A while back I did a talk on the subject of “Hacking the Organization”. It was largely inspired by Jim McCarthy’s talk at a local Open Space. Listening to his talk I realized that people who have programming skills AND insight into processes have a unique opportunity to reprogram the organizations that they work in. This reprogramming can be done in a few different fashions:
Changing the processes: Changing the way people work by introducing new methods, practices and protocols
Changing the systems: integrating the systems to make reporting, operations, and other business processes work more smoothly
Blending the processes and the systems: Changing the way people work and the systems that they work with so that they support each other – making people more alive and engaged in the organization. It’s merging the people and the machine to enhance each other.
In fact, in the lean/agile community, we have become very adept at creating relatively high functioning teams using practices that have evolved significantly over the last few decades. Technology has evolved at an even faster rate, with the web, mobile and other technologies creating opportunities for collaboration that never existed just a few short years ago. Modern teams have the opportunity to revolutionize the way people and systems work together.
Those of us who can code and who are interested in improving the process to benefit everyone are the magicians who have a uniquely powerful opportunity to create real change in organizations. That’s not a bad thesis, right?
Well, the more I thought about it, the more I realized that we are not simply trying to change the organization for the pure sake of change. We strive to make the organization more “user friendly”. Our changes aim to make the organization into a place where people can express their work as joy and express passion for what they do. It should enable that sort of engagement, which forms the catalyst for genuine innovation and products that people love.
What would an organization with a good user interface look like? That’s easy:
- It’s fun to use
- It has functions we care about and are easy to find
- We can clearly see how to do what we need to
- When we take action it is effortless and feels natural
- It’s responsive, giving users rapid feedback to their actions
What could we do as organizational hackers to achieve these ends? We could introduce ramification to corporate operations. Turn in your timecard promptly and level up! Create electronic systems that make it easier to reward or thank our peers for their work. We could create dashboards that provide visualizations for corporate operations. We can make this information universally available, even omnipresent for everyone in the company from the CEO to the janitor. We can make our work visible so that people can make educated decisions about what the most important work is that they can be doing. All corporate activities should be self serve and provide immediate feedback.
Wouldn’t that be awesome?
We can do that.
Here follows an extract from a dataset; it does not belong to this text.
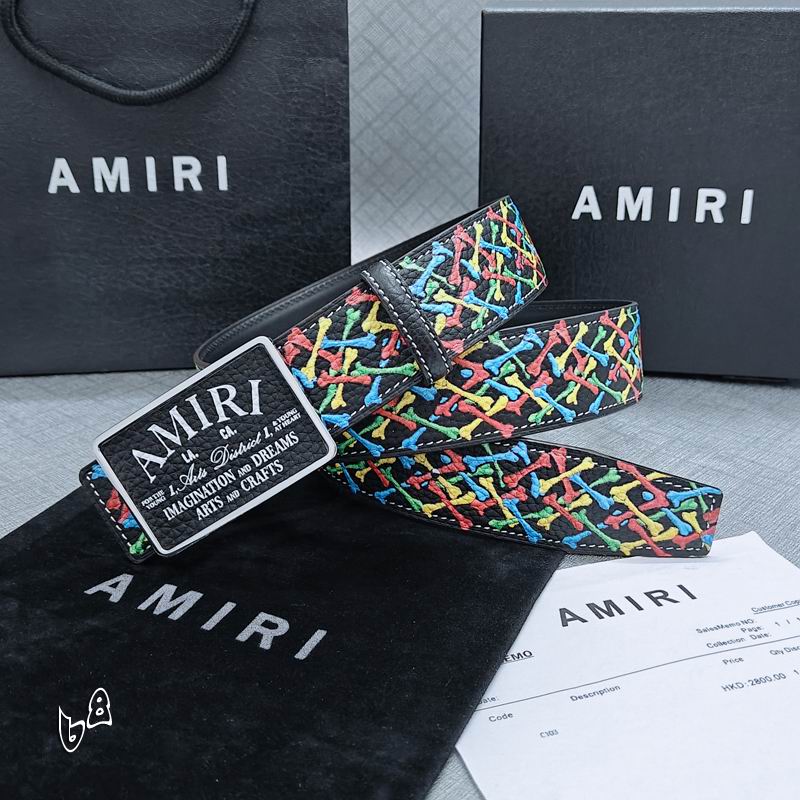 Amiri belt 38mmX90-125cm lb (51)
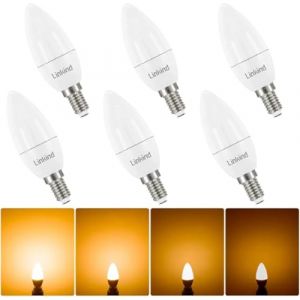 Linkind Ampoule LED Dimmable E14 Forme Bougie, 4.2W &Eacute;quivalent &agrave; 40W, Blanc Chaud 2700K, 470lm, Ampoule Bougie B35 avec Petit Culot &agrave; Vis, Lampe Intensit&eacute; Variable 220-240V, Lot de 6 (LINKIND-EU, neuf)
We don’t have to ask for permission, we can just do it. Link the sales reporting system to a dashboard. Go ahead, do it. Pull in some transaction metrics and do a little simple math to demonstrate the average dollars per transaction. Automate the HR system so that with the press of a single button you can initiate hiring someone – automate all the paperwork. You make the work easier for everyone. You not only save yourself time, but you save time for everyone else who does that work now – from now on! This kind of savings can multiply very quickly.
The coding really isn’t that hard – most back office systems have pretty sophisticated APIs that enable the possibility of this kind integration. All it takes is someone with the will to make it happen. Guess who that is? You.